BSM is a fascinating field. In my view, sleep is like a window to get into people’s mind. You can work on sleep and only sleep, but you can also go further into the association of sleep with an individual’s consciousness states, cognition, emotion, physiology, health, etc. People may not want to talk to you about their inner thoughts, but they usually are willing to talk to you about their sleep. If you are interested in becoming a specialist in this field, there are two features of BSM that I think is important to be always kept in mind. The first feature is that the field is based on solid foundation of sleep science. This is what make it work well and been accepted by the other specialists. If you are from a field that does not emphasize sleep science, I would recommend you to take your time to learn the scientific bases of sleep.
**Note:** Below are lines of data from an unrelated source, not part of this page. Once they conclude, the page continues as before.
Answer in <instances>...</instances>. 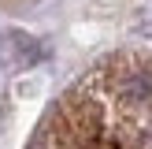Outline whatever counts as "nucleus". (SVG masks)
Instances as JSON below:
<instances>
[{
	"instance_id": "f257e3e1",
	"label": "nucleus",
	"mask_w": 152,
	"mask_h": 149,
	"mask_svg": "<svg viewBox=\"0 0 152 149\" xmlns=\"http://www.w3.org/2000/svg\"><path fill=\"white\" fill-rule=\"evenodd\" d=\"M26 149H152V52L100 56L56 97Z\"/></svg>"
},
{
	"instance_id": "f03ea898",
	"label": "nucleus",
	"mask_w": 152,
	"mask_h": 149,
	"mask_svg": "<svg viewBox=\"0 0 152 149\" xmlns=\"http://www.w3.org/2000/svg\"><path fill=\"white\" fill-rule=\"evenodd\" d=\"M4 7H19V4H30V0H0Z\"/></svg>"
}]
</instances>
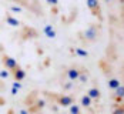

This would be of great help not only academically but also in the practice of BSM. Secondly, sleep medicine is an interdisciplinary field. This is what make the field so interesting and stimulating. It is important to be open to the input from all the other fields related to sleep medicine. I rarely encountered a patient with pure behavioral issues. If you could get your training in a sleep medicine setting with an interdisciplinary team, take the opportunity to interact with specialists from different fields and to learn from them.

WHAT IS THE NEXT STEP THAT YOU PLAN ON TAKING EITHER IN YOUR RESEARCH PROGRAM OR CLINICAL PRACTICE?

Currently I am working on topics including cancer-related insomnia, psychological factors of long-term hypnotic use, differentiation of BSM treatment for different subtypes of insomnia, etc. My future research plan will go toward two opposite directions: one is to study more basic sleep mechanisms and to understand the clinical phenomenon from fundamental sleep science.

The other direction is to apply the newer technologies to the prevention and treatment of various sleep disorders.